LINKOPING, Sweden – American forward Chad Kolarik is adjusting to life in a new environment this season. The 27-year old forward, a consistent scorer in the AHL for much of his career to date, signed a two-year deal with Swedish side Linkoping after deciding a change was overdue.
“I thought it was time to have a change of scenery for my hockey career,” Kolarik said. “I don’t want to lose hope on the NHL, but I just felt becoming an AHL player would hurt more than help.”
Kolarik is eager to buck the trend of those confined to the minor league and he still harbours ambitions of locking down a full-time spot in the NHL someday.
“Some players get labelled as strictly AHL players and I want to break that trend, so I decided to play a couple of years here and then see if I can continue my NHL dream after that.”
Linkoping have made a bright start to the current campaign and Kolarik says he is enjoying his time in Sweden, both on and off the ice.
“Linkoping has been amazing. My wife and I love the city and the country. Linkoping has a small-town feel but also has all the amenities of a big city in Sweden. It reminds us of Ann Arbor, Michigan where we went to college.”
“The league is very competitive from top to bottom and any team can win on any given night. The passion the fans show for their teams is amazing and packed rinks make a change from the AHL.”
“The style of game is definitely different, it’s much more defensive in Sweden. Honestly, I tried to change my game to fit in and did not have much success, so I went back to my North American style of play. It’s worked out pretty well.”
Kolarik singles out established Linkoping forwards Par Albrandt and Simon Hjalmarsson as players that have impressed him and says that he has turned to both for advice.
“I like picking their brains about positioning and certain things they do on the ice, especially on the powerplay. They find the open areas and use the big ice to their advantage and I need to learn to do that. It’s a process but I am expanding that aspect of my game.”
In terms of opposing teams, Kolarik feels the physical North American element to Lulea and Skelleftea’s play will make them stern opposition this year.
“Both teams are at the top of the standings and they play more of a North American style with lots of forechecking and physical play.”
Linkoping’s league-best powerplay has proved to be a difference-maker so far and Kolarik has played his part in their success with the man advantage.
“The powerplay has been a huge success so far and it’s one of the main reasons why we have done so well to start the season as a team. We haven’t been great defensively as a unit, but we are working on that.”

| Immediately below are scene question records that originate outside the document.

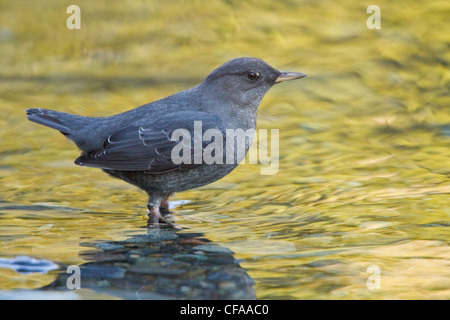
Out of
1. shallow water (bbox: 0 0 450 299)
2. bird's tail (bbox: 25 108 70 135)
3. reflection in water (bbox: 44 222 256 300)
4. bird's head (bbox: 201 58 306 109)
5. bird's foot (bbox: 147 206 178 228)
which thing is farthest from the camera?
bird's tail (bbox: 25 108 70 135)

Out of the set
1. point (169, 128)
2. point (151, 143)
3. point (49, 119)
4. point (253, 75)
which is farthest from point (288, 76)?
point (49, 119)

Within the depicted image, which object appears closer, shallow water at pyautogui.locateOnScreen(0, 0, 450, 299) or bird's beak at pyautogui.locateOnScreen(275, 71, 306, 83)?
shallow water at pyautogui.locateOnScreen(0, 0, 450, 299)

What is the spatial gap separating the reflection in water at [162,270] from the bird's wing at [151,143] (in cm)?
65

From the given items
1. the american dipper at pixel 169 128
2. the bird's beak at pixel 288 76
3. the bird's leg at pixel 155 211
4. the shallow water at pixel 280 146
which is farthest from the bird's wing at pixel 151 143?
the bird's beak at pixel 288 76

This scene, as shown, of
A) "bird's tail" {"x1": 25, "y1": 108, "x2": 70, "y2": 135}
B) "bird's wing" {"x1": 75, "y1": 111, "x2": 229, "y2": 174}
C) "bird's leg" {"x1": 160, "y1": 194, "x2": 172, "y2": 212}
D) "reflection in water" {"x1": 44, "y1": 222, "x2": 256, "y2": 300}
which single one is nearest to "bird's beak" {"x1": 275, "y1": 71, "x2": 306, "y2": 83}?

One of the more obvious adjustments for Kolarik has been the no-touch icing system used in Sweden, something he feels limits offensive play.
“I do think no-touch icing slows the game down and keeps scoring chances and goals down. That’s one reason why the SHL should look in to changing their icing rule, this would allow for more goals and we know the league needs more scoring.”

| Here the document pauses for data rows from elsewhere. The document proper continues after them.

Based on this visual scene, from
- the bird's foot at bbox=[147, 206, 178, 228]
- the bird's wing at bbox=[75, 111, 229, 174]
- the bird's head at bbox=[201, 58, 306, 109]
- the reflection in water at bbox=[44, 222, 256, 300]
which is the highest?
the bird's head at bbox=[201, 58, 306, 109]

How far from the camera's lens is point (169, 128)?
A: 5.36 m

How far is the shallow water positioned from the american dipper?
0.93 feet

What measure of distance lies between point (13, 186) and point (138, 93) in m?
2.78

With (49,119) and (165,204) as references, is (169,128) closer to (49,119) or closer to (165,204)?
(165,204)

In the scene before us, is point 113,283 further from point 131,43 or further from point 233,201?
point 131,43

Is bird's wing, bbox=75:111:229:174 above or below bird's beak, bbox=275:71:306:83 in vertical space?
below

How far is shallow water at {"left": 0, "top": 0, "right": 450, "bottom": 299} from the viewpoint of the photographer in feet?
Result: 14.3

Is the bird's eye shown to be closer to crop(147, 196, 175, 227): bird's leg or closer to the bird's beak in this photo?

In contrast, he welcomes the introduction of hybrid icing to NHL arenas.
“I think hybrid icing is something that will keep players safe and also keep the game moving. The game is moving in the right direction with player safety and implementing rules that will lead to less stoppages and more scoring chances.”
Before moving to Sweden, Kolarik spent time with the New York Rangers and Pittsburgh Penguins, two organisations he speaks very highly of.
“Both the Rangers and Penguins are first class. The quality of coaches and facilities in both organisations is top of the league. Nothing but great things to say about my time with them.”
A severe knee injury sidelined Kolarik throughout the 2011-12 season just as many expected him to challenge for an NHL roster spot in New York. Upon return, he was traded to the Penguins in a deal that saw Ben Ferriero head to Broadway.
“I do think the knee injury derailed my shot at the NHL, I think I was close before I got hurt. When I returned I didn’t find my game right away and I think the Rangers lost patience with me. The Penguins took me in and I found my game during my time there, but that was a tough line-up to crack after I got traded.”
“I am concentrating on my time here in Linkoping but I definitely still have a goal of making the NHL.”